• [Try it]:
From the line containing "kingdom: Animalia" onward, every line of the entries is to be set down exactly, the last line included.

Top of Available records

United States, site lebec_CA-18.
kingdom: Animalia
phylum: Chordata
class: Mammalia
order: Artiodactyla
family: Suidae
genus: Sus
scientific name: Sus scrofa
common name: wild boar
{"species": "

Bottom of Available records

• [Response to the task]:
kingdom: Animalia
phylum: Chordata
class: Mammalia
order: Artiodactyla
family: Suidae
genus: Sus
scientific name: Sus scrofa
common name: wild boar
{"species": "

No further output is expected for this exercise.